Dear all,

I’m a Julia user since 2017 and after getting familiar with *multiple dispatch* and `mutable structures`

, I finally found the courage to interact for the first time with the Julia community. Here’s my question.

During my PhD I need to implement a code for nonadiabatic semi-classical dynamics. At the moment I have already have two functioning codes, one is much faster than the other one but is much less easily maintainable.

The first code is essentially made by a series of functions that takes a series of inputs (mass, velocity, force, time, position, complex coefficients of the wavefunction, Hamiltonian matrix, ecc…) and essentially evaluates the time evolution of my pseudo-particle. The code is much faster than the python equivalent that I implemented several months ago, but is generally difficult to extend and maintain.

The other implementation instead defines a mutable structure pseudo particle and the time evolution is performed via all the methods of the structure.
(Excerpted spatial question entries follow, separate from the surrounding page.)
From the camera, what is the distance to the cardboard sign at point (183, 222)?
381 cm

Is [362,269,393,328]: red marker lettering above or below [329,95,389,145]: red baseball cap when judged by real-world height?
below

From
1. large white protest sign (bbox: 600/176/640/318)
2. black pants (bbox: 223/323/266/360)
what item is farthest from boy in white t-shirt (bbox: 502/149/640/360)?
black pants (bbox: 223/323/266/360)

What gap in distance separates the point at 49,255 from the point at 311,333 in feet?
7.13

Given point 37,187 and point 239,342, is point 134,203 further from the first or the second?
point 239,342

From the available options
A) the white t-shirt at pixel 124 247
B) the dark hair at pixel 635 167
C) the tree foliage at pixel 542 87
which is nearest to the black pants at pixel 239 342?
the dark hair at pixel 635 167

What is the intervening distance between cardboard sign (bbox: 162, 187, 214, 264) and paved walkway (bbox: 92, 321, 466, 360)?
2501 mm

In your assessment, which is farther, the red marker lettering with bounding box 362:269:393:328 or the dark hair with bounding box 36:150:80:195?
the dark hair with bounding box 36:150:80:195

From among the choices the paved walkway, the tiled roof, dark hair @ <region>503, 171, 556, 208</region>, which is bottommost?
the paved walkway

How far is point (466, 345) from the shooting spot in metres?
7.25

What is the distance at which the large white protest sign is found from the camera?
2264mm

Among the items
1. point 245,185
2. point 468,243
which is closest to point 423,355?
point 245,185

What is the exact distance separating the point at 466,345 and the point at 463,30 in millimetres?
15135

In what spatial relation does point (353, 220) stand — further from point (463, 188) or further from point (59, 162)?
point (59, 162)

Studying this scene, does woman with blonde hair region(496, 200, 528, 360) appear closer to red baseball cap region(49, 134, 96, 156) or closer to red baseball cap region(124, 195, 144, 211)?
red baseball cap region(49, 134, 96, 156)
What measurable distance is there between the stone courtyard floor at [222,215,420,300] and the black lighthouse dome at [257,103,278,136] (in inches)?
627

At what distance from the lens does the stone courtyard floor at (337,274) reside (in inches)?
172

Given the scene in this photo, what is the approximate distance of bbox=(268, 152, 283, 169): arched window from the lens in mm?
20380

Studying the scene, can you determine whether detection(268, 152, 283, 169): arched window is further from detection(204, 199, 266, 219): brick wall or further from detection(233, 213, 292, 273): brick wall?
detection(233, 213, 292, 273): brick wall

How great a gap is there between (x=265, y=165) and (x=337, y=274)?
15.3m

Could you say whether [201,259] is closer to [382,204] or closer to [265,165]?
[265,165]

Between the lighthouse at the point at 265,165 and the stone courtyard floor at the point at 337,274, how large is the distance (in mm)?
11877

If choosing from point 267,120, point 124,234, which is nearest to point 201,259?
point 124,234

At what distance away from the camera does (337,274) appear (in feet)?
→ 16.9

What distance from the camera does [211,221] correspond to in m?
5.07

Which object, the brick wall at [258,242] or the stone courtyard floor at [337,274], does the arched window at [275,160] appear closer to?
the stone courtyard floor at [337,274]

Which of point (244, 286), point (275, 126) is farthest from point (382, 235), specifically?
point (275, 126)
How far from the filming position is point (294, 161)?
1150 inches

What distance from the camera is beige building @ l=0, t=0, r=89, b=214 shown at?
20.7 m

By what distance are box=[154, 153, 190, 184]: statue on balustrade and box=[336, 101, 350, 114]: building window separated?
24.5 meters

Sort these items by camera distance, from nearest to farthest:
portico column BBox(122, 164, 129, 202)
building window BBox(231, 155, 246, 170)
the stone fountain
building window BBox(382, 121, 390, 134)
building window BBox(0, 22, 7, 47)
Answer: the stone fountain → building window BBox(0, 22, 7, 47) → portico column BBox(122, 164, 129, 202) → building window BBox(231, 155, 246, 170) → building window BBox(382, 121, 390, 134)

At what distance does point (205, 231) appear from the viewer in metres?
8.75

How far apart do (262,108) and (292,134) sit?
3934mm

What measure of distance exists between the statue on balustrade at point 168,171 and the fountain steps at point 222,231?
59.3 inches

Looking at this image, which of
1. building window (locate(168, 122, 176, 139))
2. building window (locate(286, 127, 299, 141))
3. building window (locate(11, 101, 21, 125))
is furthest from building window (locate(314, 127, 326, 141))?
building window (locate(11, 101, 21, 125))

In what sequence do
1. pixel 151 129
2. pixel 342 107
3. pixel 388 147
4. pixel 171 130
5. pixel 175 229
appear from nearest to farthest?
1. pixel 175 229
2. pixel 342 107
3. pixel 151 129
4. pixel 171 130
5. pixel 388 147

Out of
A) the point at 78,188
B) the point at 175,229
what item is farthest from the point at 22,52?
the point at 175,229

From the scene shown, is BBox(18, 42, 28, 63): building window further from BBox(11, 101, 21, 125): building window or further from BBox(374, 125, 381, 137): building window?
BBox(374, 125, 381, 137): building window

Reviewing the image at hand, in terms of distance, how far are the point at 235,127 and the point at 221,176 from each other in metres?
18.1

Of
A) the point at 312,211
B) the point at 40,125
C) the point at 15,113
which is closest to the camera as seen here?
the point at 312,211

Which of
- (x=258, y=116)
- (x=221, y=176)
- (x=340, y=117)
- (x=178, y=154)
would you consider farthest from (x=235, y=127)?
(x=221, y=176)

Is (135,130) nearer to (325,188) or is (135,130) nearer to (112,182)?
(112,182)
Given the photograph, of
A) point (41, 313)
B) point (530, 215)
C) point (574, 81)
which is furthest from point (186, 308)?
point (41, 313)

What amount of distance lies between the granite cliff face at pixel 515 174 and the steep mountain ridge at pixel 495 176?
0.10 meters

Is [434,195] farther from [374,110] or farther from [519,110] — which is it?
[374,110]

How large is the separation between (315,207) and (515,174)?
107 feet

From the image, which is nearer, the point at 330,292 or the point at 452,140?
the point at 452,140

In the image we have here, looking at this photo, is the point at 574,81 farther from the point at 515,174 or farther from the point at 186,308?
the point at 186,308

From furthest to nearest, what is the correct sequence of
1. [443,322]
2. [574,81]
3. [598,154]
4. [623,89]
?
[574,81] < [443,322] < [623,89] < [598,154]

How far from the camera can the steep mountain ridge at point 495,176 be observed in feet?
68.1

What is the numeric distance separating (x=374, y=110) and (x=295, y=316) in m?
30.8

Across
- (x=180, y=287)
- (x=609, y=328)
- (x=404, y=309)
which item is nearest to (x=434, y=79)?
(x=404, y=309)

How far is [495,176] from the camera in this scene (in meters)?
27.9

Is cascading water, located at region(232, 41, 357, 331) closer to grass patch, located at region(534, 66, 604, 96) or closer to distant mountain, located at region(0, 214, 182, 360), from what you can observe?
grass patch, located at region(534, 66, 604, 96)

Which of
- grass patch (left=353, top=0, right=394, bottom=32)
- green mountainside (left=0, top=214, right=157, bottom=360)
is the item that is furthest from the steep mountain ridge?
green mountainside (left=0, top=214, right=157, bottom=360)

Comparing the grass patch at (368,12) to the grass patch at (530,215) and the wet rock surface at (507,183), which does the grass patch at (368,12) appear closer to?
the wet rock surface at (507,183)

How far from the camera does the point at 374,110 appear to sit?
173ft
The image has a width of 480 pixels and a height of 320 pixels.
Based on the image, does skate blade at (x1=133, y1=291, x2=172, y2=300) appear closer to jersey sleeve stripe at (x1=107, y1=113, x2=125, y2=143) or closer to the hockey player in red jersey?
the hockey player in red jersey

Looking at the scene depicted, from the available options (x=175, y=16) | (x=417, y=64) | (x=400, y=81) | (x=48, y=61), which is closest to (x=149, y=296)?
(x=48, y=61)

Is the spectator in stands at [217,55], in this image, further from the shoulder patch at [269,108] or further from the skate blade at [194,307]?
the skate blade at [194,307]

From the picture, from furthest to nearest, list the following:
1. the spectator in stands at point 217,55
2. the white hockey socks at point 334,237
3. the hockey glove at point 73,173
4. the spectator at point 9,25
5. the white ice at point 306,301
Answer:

Below you can find a minimalistic example:

```
mutable struct Particle
pos::Array{Float64,1}
k::Array{Float64,1}
c1::Number
c2::Number
surface::Int
m::Int
end
```

and then I append methods like

```
function kinetic_energy(p::Particle)
return sum(p.k.*p.k)/2/p.m
end
function potential_energy(p::Particle)
if p.surface == 1
return E1(p.pos[1])
else
return E2(p.pos[1])
end
end
function total_energy(p::Particle)
return potential_energy(p)+kinetic_energy(p)
end
function time_evolution(p::Particle, dt::Real)
# This method defines the time evolution of a particle and
# update all the variables accordingly.
# Position is approximated at the first order,
# momentum is approximated at the second order.
# ---------------------------------------------------------
# Half step momentum
force = der_surface(p)
p.k[1] += -force*dt/2
# Complete step position
p.pos[1] += p.k[1]*dt/p.m
# Half step momentum
force = der_surface(p)
p.k[1] += -force*dt/2
end
```

This second implementation is much more readable (IMO also more elegant) but also much slower.

Now my question is: considering that Julia is not a object oriented language, is it “in the Julia spirit” to continue trying to optimize the second implementation (probably there’s some methods that are not really numerically efficient) or go back to the first implementation?